Given such an input, your program should print out the minimum cost to build an irrigation ditch from the pond to the farm. The constraints are as follows. The pond and farm will not be at the same location. The elevation of all tiles except for the pond can be increased or decreased at a cost of one for every unit of change (you may leave the elevation the same for a cost of 0). N and M will each be at most 300. After paying for any excavation that is necessary, you can build a ditch at 0 additional cost if there is a sequence of tiles starting at the pond and ending at the farm such that the following are true:
(Contiguous path) Each tile in the sequence is adjacent to the previous tile (no diagonal adjacency -- tiles in the interior of the map have exactly 4 adjacent tiles)
(Downhill path) Each tile in the sequence, including the pond and farm, has an elevation that is at most that of the previous tile in the sequence.

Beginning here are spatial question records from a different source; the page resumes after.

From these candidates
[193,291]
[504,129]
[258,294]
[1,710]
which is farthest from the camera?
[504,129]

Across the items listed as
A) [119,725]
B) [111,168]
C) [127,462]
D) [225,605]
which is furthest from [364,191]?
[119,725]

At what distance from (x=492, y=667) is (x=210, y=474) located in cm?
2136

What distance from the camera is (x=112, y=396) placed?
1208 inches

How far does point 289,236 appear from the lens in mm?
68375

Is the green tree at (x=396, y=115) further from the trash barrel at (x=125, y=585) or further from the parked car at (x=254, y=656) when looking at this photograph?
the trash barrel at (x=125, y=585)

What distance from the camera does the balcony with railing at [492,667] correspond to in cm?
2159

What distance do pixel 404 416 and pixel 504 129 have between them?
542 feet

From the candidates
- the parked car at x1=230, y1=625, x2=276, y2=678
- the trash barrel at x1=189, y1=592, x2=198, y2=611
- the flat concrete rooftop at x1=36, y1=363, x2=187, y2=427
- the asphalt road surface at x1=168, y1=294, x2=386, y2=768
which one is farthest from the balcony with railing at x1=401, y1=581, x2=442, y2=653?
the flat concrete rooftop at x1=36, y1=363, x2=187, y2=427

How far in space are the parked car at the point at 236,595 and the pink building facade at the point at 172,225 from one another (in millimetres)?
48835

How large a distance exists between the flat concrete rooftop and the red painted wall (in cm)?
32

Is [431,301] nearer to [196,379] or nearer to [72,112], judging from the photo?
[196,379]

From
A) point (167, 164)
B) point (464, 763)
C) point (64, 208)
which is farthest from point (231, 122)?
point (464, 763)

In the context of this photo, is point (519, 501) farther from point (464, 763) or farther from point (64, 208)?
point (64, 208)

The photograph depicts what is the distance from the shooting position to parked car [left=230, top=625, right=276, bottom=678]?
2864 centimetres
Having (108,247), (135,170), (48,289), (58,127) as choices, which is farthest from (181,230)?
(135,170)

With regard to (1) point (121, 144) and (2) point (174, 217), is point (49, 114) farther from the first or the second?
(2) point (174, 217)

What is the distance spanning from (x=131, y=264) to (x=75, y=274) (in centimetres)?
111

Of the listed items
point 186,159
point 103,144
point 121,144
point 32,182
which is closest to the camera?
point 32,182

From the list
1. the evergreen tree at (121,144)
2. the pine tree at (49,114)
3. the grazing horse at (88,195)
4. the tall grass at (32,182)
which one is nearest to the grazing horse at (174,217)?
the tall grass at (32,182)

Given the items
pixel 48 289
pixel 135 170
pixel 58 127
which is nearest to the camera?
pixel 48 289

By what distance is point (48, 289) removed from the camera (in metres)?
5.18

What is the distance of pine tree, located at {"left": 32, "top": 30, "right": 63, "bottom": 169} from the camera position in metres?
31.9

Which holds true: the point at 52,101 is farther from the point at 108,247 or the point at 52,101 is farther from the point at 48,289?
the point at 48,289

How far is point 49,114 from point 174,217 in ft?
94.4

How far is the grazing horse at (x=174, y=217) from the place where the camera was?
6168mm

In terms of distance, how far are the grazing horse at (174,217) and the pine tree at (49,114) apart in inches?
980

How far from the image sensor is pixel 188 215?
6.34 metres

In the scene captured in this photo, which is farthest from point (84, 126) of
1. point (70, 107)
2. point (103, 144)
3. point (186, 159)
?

For example, if the input is the following:
3 5
1 1
3 4
27310
21171
77721
then we can build an irrigation ditch at a cost of just 4, since it suffices to lower the tile at location (1, 3) from 3 to 1 (cost 2), raise the tile at position (1, 5) from 0 to 1 (cost 1), and lower the farm, which is at location (3, 4), from 2 to 1 (cost 1). Note that you cannot travel diagonally to get from (2, 3) to (3, 4) in one step.
Solution:
I think this is a variation of the Djikstra's algorithm, i.e. use the farm as the source node, and stop when you calculate the shortest path to the pond. The "adjacent" tiles are your neighbours, and your edge weights are the differences in your elevations.
However, since you can modify the weights in two ways i.e. if you are higher than your neighbour, then you can either 1) decrease your height to match your neighbour's or 2) increase your neighbour's height to match yours. This effect can percolate outwards and I'm not able to capture this in the algorithm.
How can I adjust Djikstra's algorithm to acommodate for the fact that the weights can be changed?
Use the Dijkstra algorithm on the 3D grid N*M*10. Two vertices (x,y,z) and (x',y',z') are connected (with an oriented arc) if (x,y) and (x',y') are adjacent and z' is not greater than z. The cost on the arc is given by the difference between z' and the initial height at (x',y'). Then find the shortedst path from the pond (with its initial length) to the farm (even if the z coordinate is not the same.
It is possible that the minimal path finded in this way passes two times on the same point (x,y). For example it could pass first from (x,y,z') and then from (x,y,z''). But if this happens you can remove the path from (x,y,z') to (x,y,z'') since replacing (x,y,z') with (x,y,z'') costs equal or less then the path from (x,y,z') to (x,y,z''). So you can assume that for every point (x,y) the path uses only a single value of z.
So the path you have found is the solution to the given problem.